Social Media has completely changed the way we interact with each other on a day-to-day basis. Whether it’s keeping up with an old friend or keeping an eye on your closest business competitor, the role of social media in everyday life has grown exponentially over the last five years.

Not surprisingly, social media has also changed the way people search for jobs in today’s market.

If you’re a recent college graduate looking for a job, chances are that you’re already pretty well acquainted with getting the most out of social media sites like LinkedIn, Twitter and Facebook.

Still, social media is constantly misused by job seekers across the country. Check out these quick tips on how to get the most out of your social media platforms.

LinkedIn:

Network. Network. Network. It can’t be said enough. LinkedIn is by far the best job search social media networking platform out there. Whereas sites like Twitter and Facebook focus on the more personal side of things, LinkedIn is the first social media platform specifically designed as a recruiting platform.

Social recruiters check LinkedIn more than any other site, so having the most up-to-date and accurate profile should be of the utmost importance.

Recruiters indicated that they checked candidates LinkedIn profiles for:

  • Professional experience
  • Length of professional tenure
  • Specific hard skills

Being as forthright and detailed in your descriptions of these areas can make all the difference in the eyes of a potential recruiter.

Connections also play a huge role in getting the most out of LinkedIn. Its networking made simple. Using connections, it’s much easier to get a “foot in the door” at a company that typically gets a lot of applicants or is strict in their hiring process.

Twitter:

While Twitter is nowhere near as in-depth as LinkedIn, it can still be useful in the job hunt.

Following professional and business accounts and interacting with them on a day-to-day basis as well as posting original content of your own (i.e. blog posts, resumes, work examples, etc.) is a great way to show your followers and potential employers what you can do.

And while posting regularly is good, one must always be wary of over-posting or spamming. A sensory overload of content can turn people off.

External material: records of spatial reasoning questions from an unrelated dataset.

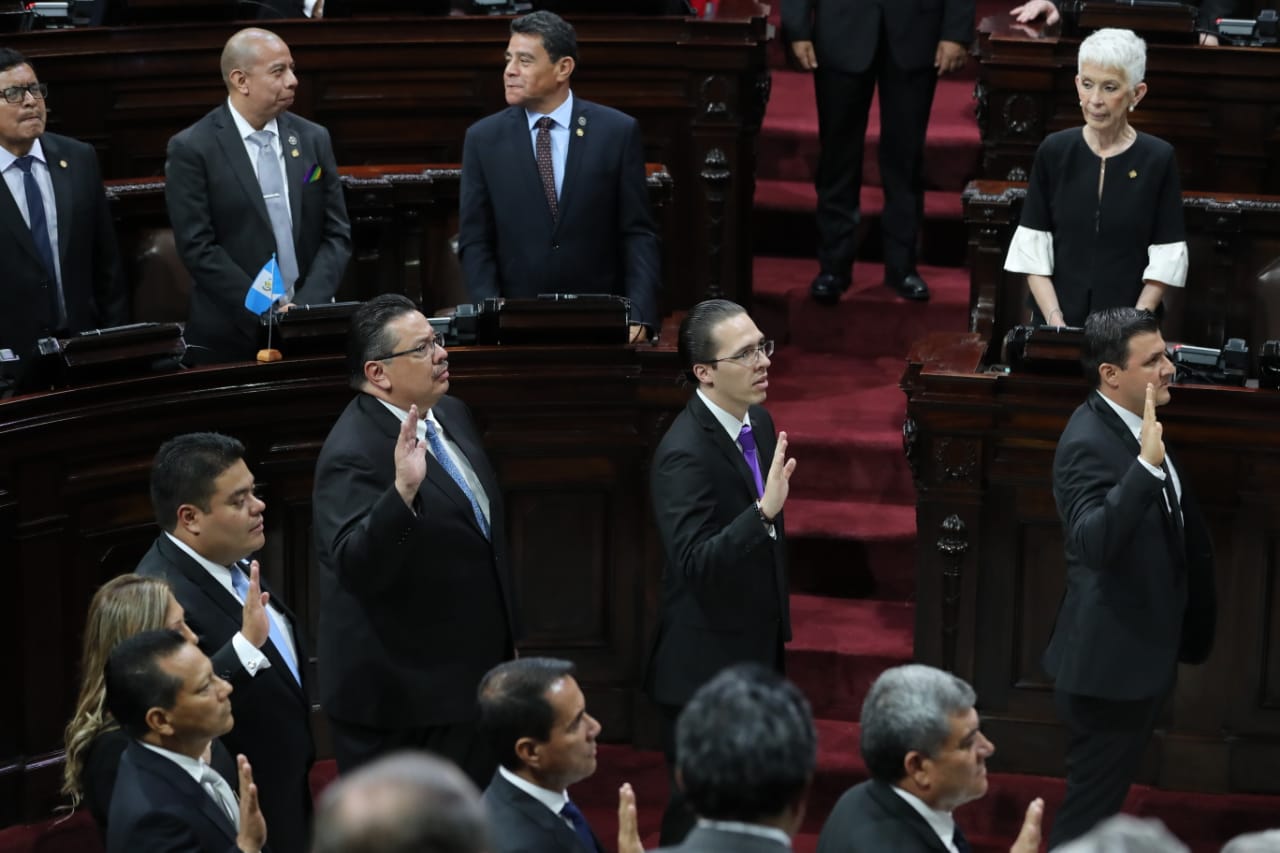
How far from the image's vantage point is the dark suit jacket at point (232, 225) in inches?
194

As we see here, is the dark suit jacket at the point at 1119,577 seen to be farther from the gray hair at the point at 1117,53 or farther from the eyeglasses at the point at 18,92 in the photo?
the eyeglasses at the point at 18,92

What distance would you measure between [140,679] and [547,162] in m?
2.37

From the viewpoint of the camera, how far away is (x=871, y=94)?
20.9ft

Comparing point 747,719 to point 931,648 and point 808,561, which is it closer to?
point 931,648

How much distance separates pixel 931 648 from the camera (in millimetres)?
4812

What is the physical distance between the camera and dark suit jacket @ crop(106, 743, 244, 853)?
2.98m

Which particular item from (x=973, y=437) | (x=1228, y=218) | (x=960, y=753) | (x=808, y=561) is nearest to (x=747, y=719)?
(x=960, y=753)

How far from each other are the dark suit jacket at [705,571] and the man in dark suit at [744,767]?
149cm

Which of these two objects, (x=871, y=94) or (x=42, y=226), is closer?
(x=42, y=226)

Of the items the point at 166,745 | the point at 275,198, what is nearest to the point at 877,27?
the point at 275,198

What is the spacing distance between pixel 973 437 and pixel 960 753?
1.82 meters

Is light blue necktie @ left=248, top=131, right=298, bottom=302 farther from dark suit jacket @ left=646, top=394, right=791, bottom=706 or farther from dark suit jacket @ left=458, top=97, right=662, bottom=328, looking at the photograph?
dark suit jacket @ left=646, top=394, right=791, bottom=706

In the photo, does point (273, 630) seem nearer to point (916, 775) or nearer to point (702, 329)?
point (702, 329)

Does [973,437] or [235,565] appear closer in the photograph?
[235,565]
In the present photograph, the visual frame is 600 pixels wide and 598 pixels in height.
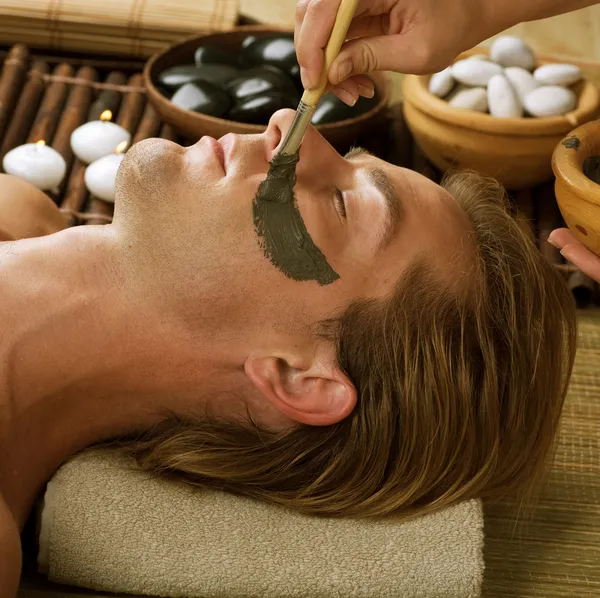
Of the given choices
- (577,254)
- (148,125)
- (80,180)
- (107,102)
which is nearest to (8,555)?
(577,254)

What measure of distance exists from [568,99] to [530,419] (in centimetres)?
128

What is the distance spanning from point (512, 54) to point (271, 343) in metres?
1.62

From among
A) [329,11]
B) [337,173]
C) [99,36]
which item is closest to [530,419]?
[337,173]

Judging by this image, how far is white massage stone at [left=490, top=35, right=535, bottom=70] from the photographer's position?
2.83 m

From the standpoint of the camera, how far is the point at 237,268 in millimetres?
1559

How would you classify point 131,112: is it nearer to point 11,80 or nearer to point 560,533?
point 11,80

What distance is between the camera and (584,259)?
2.02 m

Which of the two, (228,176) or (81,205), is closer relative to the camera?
(228,176)

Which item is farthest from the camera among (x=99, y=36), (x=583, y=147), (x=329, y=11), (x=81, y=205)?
(x=99, y=36)

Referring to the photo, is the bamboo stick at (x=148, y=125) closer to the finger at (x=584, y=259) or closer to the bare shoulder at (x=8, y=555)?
the finger at (x=584, y=259)

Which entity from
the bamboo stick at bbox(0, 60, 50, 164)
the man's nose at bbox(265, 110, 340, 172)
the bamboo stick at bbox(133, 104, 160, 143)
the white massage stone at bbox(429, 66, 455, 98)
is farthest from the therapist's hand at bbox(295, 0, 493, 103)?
the bamboo stick at bbox(0, 60, 50, 164)

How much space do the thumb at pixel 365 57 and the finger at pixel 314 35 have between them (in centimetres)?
3

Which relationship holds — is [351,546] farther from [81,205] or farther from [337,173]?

While there is no set maximum, a good rule of thumb is to try limiting the number of tweets to two or three per day.

Facebook:

While the obsession with Facebook has faded somewhat over the past few years, it is still the world’s largest social media platform in the world, with over 500 million users worldwide.

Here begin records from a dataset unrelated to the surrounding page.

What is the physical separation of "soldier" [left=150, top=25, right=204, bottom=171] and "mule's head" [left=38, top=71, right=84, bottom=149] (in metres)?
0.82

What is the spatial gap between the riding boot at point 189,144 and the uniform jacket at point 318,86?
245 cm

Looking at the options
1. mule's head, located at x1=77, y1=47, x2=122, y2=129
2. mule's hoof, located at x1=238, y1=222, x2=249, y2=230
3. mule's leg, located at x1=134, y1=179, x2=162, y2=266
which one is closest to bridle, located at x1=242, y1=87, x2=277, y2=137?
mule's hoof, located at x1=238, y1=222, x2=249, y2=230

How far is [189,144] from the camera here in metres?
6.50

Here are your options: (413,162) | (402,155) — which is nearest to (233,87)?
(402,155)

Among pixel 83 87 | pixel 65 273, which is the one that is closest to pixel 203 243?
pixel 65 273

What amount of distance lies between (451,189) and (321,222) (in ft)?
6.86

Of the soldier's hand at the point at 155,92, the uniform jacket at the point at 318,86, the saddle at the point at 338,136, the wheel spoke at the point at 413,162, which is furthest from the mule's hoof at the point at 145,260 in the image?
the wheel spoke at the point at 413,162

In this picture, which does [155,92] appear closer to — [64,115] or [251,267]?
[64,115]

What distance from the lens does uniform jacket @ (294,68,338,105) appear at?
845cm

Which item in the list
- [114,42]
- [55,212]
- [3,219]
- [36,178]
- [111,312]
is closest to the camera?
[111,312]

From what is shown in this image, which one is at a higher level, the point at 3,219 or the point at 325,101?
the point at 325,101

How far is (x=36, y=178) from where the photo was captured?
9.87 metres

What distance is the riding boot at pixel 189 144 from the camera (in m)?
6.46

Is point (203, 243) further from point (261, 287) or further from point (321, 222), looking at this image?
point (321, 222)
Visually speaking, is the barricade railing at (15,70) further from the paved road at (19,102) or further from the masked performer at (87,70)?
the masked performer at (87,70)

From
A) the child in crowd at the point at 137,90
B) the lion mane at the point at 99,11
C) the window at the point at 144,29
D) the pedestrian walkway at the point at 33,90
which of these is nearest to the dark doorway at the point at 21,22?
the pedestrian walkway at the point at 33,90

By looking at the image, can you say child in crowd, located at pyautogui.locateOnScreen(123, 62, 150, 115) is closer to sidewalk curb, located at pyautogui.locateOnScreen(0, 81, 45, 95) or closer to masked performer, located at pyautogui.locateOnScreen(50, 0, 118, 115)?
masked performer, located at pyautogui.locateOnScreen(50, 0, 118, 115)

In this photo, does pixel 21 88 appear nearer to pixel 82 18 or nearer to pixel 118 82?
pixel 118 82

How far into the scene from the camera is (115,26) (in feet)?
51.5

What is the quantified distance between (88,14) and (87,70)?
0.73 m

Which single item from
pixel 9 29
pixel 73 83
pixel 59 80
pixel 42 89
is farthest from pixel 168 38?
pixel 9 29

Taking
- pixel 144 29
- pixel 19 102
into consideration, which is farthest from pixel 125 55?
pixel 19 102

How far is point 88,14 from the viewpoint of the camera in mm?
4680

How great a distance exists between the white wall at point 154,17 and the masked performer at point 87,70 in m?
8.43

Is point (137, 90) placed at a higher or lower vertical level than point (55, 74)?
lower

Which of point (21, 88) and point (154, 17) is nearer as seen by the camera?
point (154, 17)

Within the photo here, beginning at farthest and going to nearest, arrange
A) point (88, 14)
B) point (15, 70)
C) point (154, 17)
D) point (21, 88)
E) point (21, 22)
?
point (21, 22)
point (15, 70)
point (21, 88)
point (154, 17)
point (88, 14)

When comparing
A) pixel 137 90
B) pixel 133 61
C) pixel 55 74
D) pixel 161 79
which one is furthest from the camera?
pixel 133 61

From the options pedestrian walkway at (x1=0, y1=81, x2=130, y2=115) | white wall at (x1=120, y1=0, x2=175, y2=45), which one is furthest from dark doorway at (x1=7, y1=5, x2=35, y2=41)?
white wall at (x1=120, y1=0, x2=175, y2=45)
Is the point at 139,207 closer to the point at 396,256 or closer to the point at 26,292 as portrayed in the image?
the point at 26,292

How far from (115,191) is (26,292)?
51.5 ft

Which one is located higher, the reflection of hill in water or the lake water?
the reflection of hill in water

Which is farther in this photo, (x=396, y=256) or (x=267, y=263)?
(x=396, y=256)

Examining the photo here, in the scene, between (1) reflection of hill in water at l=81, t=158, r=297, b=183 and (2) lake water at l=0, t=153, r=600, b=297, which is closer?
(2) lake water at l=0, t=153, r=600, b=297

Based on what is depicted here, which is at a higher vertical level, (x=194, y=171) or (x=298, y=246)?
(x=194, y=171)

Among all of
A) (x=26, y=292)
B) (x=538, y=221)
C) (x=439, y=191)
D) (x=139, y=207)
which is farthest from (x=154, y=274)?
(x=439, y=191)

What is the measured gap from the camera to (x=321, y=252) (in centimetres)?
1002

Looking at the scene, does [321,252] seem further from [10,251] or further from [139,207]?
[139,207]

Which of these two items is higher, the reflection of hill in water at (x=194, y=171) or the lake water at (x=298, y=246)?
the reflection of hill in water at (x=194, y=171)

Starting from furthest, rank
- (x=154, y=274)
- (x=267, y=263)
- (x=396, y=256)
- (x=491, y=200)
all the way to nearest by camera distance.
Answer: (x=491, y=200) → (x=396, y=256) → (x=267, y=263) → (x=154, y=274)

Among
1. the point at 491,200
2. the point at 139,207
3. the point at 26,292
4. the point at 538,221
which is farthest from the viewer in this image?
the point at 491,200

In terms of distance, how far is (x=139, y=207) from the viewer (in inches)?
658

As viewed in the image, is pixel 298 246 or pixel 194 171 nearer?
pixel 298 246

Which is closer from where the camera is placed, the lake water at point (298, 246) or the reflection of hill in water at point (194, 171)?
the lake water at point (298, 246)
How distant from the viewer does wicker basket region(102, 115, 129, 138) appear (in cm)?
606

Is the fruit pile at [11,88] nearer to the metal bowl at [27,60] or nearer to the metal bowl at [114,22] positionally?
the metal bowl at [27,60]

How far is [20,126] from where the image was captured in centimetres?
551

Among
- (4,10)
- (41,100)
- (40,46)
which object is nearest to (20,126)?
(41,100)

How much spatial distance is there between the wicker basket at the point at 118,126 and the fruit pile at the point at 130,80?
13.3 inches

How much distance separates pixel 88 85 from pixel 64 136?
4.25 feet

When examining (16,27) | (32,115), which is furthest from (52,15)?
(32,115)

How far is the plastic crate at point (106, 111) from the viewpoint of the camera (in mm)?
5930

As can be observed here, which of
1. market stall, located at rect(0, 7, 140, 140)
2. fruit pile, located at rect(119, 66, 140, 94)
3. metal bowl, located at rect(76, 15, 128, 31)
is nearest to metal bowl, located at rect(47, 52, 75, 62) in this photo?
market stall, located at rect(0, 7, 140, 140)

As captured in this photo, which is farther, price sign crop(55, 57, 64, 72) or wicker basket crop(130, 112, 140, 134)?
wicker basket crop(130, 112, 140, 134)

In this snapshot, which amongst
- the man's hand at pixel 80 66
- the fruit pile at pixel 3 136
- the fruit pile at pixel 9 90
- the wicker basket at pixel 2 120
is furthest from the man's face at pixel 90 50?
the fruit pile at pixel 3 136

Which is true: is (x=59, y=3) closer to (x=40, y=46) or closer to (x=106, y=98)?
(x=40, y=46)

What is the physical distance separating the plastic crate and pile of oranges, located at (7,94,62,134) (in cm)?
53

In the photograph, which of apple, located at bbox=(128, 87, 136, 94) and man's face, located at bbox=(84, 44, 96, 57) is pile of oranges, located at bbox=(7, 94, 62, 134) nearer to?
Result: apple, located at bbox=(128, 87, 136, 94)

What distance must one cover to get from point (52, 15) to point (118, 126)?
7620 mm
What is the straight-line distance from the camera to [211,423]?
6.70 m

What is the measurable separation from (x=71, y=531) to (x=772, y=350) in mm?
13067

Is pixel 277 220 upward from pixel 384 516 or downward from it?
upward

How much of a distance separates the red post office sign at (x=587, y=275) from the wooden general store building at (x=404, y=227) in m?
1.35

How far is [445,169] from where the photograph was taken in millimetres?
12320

It seems like just about every business these days has an official Facebook page. And while important, what you don’t post on Facebook can be just as impactful to potential employers as what you do post.

Recent surveys have shown that nearly 94% of all recruiters check potential employee’s profiles before hiring, with 42% taking what they see into serious consideration. So while you are free to express your personal opinions, be aware that they, along with any pictures or posts you are tagged in, could affect whether or not you get the job. Keep it clean and you shouldn’t have a problem.